# [EXERCISE]
Locate every line below that contains the word "black", and copy each of those lines in full.

# [DATASET ROWS]

····················

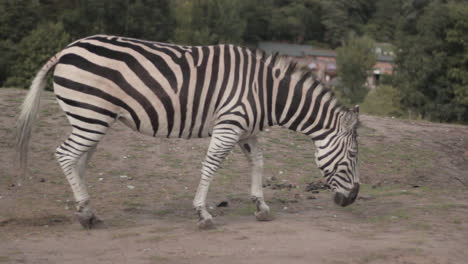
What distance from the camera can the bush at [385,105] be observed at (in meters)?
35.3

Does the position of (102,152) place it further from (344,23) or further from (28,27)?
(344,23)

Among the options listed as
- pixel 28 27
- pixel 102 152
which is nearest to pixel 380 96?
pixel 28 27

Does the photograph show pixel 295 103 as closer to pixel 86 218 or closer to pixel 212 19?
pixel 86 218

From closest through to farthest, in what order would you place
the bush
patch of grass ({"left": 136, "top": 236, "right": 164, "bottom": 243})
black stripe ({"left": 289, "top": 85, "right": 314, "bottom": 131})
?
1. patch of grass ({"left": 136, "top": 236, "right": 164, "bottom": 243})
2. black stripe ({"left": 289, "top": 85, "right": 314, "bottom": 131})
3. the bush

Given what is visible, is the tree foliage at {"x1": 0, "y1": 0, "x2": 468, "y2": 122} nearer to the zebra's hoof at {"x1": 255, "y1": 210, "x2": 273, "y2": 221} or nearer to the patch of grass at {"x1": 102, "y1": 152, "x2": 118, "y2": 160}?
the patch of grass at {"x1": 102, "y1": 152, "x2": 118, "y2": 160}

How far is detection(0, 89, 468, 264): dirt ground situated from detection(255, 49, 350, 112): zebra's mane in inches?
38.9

····················

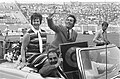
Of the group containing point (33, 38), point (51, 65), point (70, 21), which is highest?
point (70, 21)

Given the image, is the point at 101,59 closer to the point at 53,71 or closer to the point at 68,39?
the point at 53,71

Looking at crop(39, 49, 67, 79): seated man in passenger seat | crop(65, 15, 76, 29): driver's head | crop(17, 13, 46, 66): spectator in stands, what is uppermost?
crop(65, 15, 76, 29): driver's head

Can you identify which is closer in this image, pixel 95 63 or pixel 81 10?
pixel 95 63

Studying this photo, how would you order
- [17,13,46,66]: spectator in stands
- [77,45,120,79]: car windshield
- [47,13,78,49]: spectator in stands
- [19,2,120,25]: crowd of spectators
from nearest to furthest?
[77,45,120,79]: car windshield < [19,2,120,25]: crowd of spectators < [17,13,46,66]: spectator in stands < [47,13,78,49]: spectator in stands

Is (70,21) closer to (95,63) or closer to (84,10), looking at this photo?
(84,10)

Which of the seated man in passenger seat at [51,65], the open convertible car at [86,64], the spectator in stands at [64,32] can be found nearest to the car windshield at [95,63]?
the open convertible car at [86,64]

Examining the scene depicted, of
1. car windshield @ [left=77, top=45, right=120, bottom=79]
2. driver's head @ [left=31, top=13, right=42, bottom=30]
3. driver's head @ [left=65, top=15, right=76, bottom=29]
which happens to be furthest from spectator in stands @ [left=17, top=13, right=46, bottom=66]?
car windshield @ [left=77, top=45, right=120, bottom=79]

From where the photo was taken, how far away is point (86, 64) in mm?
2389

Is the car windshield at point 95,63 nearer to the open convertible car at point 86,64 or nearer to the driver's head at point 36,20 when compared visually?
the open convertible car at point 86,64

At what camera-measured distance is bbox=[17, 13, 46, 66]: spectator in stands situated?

····················

# [RIGHT ANSWER]
black stripe ({"left": 289, "top": 85, "right": 314, "bottom": 131})
2. black stripe ({"left": 289, "top": 85, "right": 314, "bottom": 131})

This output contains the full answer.